Chaque génération a tendance à imaginer qu’elle sait mieux que la précédente. Chacune croit que ce qui a été fait avant elle ne valait pas la révolution qu’on apporte à présent. Il en est de même en éducation. Il n’y a qu’à voir le nombre de réformes scolaires.
Nous avons tendance à imaginer qu’auparavant, les enfants étaient scotchés à leur table, apprenant bêtement par coeur sans réfléchir des notions indigestes ne servant à rien. Et on se gargarise aujourd’hui du constructivisme, où l’enfant apprend maintenant de manière intelligente et est acteur de son apprentissage.

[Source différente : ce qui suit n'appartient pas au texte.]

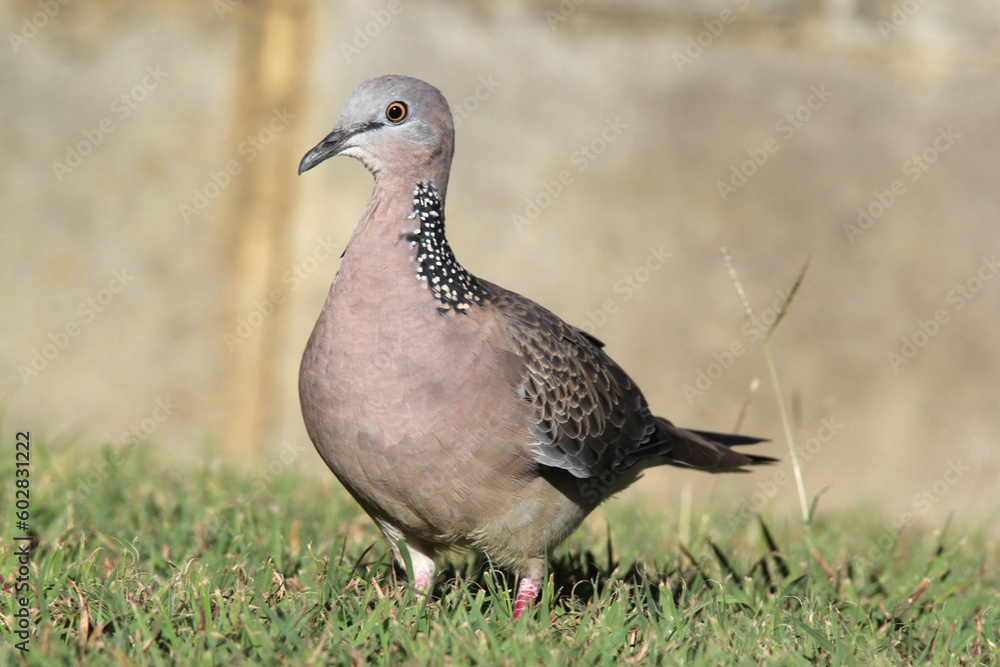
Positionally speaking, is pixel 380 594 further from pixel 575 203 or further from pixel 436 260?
pixel 575 203

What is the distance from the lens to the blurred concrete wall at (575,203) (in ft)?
22.8

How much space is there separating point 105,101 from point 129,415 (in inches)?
88.6

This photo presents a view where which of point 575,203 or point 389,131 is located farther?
point 575,203

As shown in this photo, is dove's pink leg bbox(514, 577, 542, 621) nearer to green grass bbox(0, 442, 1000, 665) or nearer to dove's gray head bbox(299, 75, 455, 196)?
green grass bbox(0, 442, 1000, 665)

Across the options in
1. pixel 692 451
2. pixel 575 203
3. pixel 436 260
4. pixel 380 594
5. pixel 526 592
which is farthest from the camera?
pixel 575 203

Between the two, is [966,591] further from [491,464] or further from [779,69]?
[779,69]

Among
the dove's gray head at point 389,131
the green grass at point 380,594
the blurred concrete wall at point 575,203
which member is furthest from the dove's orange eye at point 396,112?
Answer: the blurred concrete wall at point 575,203

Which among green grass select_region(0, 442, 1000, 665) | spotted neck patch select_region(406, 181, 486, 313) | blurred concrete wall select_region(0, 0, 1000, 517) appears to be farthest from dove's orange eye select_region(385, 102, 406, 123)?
blurred concrete wall select_region(0, 0, 1000, 517)

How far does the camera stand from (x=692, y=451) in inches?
169

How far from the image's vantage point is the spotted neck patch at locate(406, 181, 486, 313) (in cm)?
341

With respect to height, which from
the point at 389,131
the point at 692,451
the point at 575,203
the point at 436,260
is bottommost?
the point at 692,451

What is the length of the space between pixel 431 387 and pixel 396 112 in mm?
1045

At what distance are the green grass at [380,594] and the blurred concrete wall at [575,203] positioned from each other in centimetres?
197

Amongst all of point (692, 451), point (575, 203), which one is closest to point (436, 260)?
point (692, 451)
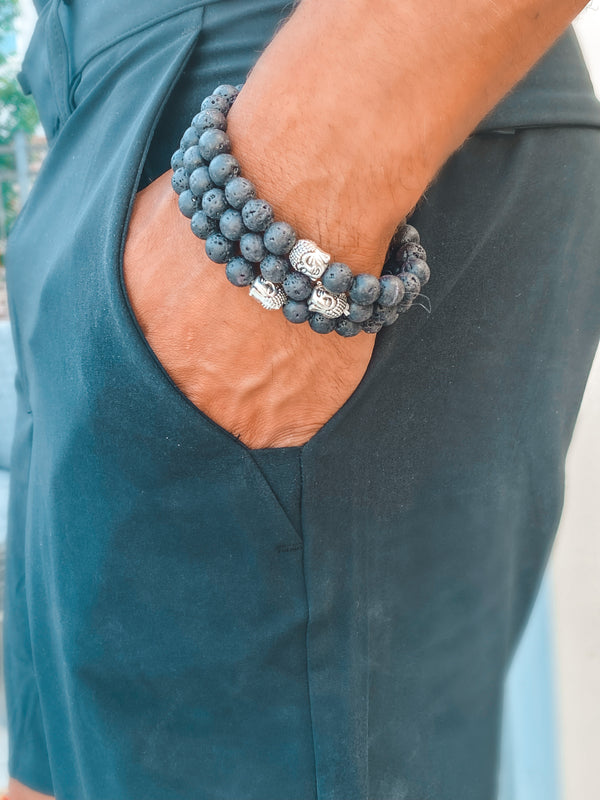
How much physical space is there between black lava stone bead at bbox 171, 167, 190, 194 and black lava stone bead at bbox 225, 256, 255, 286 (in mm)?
76

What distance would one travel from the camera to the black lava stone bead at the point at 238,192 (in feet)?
1.60

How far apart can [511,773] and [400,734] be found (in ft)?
3.62

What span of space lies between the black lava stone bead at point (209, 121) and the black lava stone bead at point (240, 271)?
0.35ft

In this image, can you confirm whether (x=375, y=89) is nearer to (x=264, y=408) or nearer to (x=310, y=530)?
(x=264, y=408)

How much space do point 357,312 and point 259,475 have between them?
0.52ft

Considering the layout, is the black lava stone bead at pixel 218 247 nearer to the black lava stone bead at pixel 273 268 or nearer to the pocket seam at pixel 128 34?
the black lava stone bead at pixel 273 268

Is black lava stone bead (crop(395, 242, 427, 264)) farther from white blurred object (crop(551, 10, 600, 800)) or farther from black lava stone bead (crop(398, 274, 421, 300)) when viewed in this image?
white blurred object (crop(551, 10, 600, 800))

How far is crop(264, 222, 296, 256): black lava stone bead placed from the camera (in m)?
0.49

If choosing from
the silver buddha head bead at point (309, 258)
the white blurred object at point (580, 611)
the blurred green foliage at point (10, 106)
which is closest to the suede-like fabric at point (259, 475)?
the silver buddha head bead at point (309, 258)

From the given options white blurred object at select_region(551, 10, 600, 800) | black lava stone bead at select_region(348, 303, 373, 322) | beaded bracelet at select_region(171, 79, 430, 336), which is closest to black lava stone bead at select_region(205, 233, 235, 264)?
beaded bracelet at select_region(171, 79, 430, 336)

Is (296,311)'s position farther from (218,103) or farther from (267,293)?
(218,103)

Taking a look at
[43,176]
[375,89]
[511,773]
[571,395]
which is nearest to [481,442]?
[571,395]

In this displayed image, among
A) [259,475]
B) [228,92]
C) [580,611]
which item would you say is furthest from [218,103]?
[580,611]

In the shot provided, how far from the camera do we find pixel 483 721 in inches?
34.2
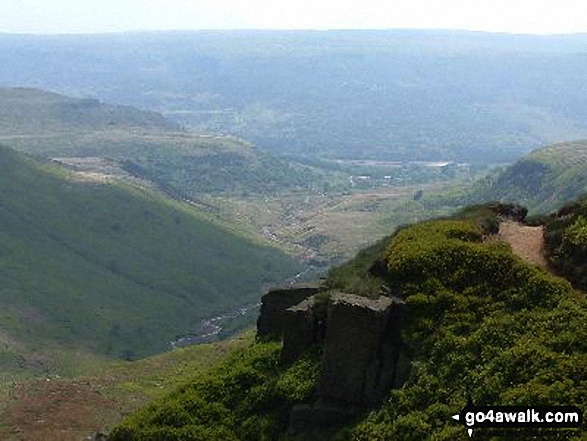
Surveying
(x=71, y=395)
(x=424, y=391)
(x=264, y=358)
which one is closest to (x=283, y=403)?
(x=264, y=358)

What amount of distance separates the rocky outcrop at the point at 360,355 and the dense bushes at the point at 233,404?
1.57 meters

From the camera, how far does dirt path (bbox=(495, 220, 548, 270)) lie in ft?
133

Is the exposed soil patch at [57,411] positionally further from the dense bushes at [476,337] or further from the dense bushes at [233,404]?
the dense bushes at [476,337]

Et son apprentissage se fait, bien sûr, toujours par le biais du plaisir.
Nous serions surpris de constater que le questionnement sain que nous avons existe depuis des siècles! Il y a 4 ou 5 siècles, on se questionnait déjà chez les précepteurs, à savoir si nous devions partir de l’enfant et de son intérêt ou lui inculquer de manière extrinsèque des notions. Et il y avait deux camps! Étonnante modernité!
Il suffit de lire les préfaces des manuels scolaires des années soixante pour se convaincre que le discours d’aujourd’hui, cherchant à trouver des voies efficaces et intéressantes pour construire les savoirs des enfants, étaient déjà au coeur des préoccupations des pédagogues… Autrefois aussi, on cherchait à rendre l’apprentissage vivant et efficace. En quelle année sont nés Charlotte Mason, Maria Montessori et Célestin Freinet? En 1842, 1870 et 1896! Ce ne sont que quelques uns des grands pédagogues qui nous ont précédés. Ils ont eu à coeur l’enfant.
Aujourd’hui, nous disposons de grandes ressources pour enseigner de manière vivante. C’est sûrement la force de notre temps. Mais nous sommes aussi embourbés dans une mentalité de tabula rasa du passé. Place au constructivisme, que nous croyons avoir inventé, et faisons fi de tout ce qui nous a précédé au plan scolaire.
Je ne crois pas au constructivisme pur. Oui, bien sûr, mettre en place des expériences de découverte pour introduire une notion est positif. Cela permet de réfléchir. Mais je ne crois pas au savoir intrinsèque de l’enfant. Oui, un enfant sait parfois des choses qu’un adulte ignore, et je suis toujours ravie de dire à mes enfants qu’ils m’ont appris une chose. Mais je ne crois pas qu’un enfant puisse découvrir tout par lui-même! On peut mettre en place des conditions qui permettent d’y parvenir. Cela nourrit la réflexion autour de l’apprentissage. Mais tout ne se prête pas à la mise en place autodidacte de tous les savoirs…
Où en serait l’humanité si nous n’avions pas transmis à la génération suivante. Si chaque humain avait eu à apprendre par lui-même à faire du feu, à tailler le silex, et fabriquer la roue… on ne serait sans doute pas devant nos ordinateurs présentement. Je crois à la transmission. Transmettre est naturel et un élan vers l’autre.